The authors advise that conduct enforcement is a complex and evolving area of law, and that while the guide is intended to help support local government decision-making in relation to conduct matters, it does not provide legal advice, and it is not a substitute for that advice.

“Responsible conduct is not something that just happens – it needs to be articulated, encouraged and reinforced,” said Councillor Brian Frenkel, UBCM president. “This new resource builds upon a model Code of Conduct and other materials developed by the WGRC to support good governance in BC’s local governments. UBCM’s Executive had endorsed this guide and I commend its use to my colleagues.”

Code of conduct enforcement processes have two stages: determining if there has been a contravention (e.g., taking complaints; conducting investigations; making determinations), and if so, making decisions on what, if any, sanctions to impose (e.g., recommendations from investigation and/or a Council/ Board decision on sanctions). A local government seeking to enforce a Code of Conduct is obligated to ensure its decision processes are fair, particularly where the decision affects the interests of a specific individual.

“The LGMA has welcomed the opportunity to join the Ministry and UBCM in this collaborative effort to address issues related to the responsible conduct of elected officials and to support the ability of local governments to provide good governance in their communities,” says LGMA President Bill Flitton. “We encourage all CAOs to work with their Councils and Boards to take advantage of the tools and practices in this guide to support discussions to set out shared expectations for conduct.”

Forging the Path to Responsible Conduct in Your Local Government is available on the UBCM, LGMA and Ministry of Municipal Affairs websites.
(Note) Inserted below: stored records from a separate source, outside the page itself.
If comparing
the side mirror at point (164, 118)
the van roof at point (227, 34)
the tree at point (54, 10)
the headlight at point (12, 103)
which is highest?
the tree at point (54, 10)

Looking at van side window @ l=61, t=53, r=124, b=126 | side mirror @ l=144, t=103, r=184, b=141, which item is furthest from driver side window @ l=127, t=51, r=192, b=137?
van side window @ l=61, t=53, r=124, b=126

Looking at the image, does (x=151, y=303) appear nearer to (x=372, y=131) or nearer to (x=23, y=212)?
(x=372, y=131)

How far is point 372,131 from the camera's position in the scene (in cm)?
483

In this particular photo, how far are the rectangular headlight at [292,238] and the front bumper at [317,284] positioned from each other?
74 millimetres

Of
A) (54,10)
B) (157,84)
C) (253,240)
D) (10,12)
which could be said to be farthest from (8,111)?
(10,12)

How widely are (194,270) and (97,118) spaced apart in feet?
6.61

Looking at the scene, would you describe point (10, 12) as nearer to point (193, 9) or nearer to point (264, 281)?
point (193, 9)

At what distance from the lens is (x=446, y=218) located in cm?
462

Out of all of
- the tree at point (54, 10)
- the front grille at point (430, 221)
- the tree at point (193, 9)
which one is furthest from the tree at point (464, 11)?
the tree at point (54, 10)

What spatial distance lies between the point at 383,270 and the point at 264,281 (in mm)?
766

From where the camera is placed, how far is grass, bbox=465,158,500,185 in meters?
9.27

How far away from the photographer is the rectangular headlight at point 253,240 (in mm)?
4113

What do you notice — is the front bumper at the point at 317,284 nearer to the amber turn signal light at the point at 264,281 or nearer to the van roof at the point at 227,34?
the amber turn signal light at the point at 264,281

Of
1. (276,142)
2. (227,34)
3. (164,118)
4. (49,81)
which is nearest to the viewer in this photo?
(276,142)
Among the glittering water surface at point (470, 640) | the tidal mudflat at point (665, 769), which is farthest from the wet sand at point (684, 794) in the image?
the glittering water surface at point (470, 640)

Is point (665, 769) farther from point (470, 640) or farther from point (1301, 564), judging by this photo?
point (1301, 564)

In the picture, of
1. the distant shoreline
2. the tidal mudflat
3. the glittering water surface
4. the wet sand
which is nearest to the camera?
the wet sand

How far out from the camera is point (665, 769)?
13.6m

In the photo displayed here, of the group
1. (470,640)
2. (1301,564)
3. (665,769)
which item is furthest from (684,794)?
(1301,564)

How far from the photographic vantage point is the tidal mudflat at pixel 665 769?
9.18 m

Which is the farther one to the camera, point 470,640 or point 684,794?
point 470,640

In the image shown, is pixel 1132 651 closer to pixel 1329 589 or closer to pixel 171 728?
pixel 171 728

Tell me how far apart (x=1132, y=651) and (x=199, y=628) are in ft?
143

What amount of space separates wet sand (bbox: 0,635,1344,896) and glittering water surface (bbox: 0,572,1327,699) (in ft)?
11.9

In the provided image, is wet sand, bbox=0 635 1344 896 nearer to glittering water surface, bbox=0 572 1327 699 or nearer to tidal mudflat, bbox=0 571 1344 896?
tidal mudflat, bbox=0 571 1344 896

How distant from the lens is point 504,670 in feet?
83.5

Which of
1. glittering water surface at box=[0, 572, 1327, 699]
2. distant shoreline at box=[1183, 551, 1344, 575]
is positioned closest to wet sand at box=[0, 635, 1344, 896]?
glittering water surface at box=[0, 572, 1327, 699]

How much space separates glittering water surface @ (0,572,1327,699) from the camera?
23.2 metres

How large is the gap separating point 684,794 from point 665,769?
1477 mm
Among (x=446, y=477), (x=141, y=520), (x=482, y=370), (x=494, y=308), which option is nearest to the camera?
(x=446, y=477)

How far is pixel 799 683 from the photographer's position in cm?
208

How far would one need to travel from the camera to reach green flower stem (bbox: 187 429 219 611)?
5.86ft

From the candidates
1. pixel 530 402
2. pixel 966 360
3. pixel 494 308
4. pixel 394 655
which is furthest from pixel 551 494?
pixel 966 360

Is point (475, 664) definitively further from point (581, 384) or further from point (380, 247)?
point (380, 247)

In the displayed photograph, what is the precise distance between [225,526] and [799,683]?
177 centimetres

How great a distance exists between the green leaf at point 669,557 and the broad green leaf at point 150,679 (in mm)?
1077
The WGRC welcomes feedback on this new resource. Local governments – either individually or collectively – may provide feedback by contacting Paul Taylor, Director of Communications, UBCM.

The Working Group on Responsible Conduct (WGRC), a joint initiative by the Union of British Columbia Municipalities, the Local Government Management Association of British Columbia, and the B.C. Ministry of Municipal Affairs. The staff-level Working Group undertakes collaborative research and policy work on the issue of responsible conduct of local government elected officials.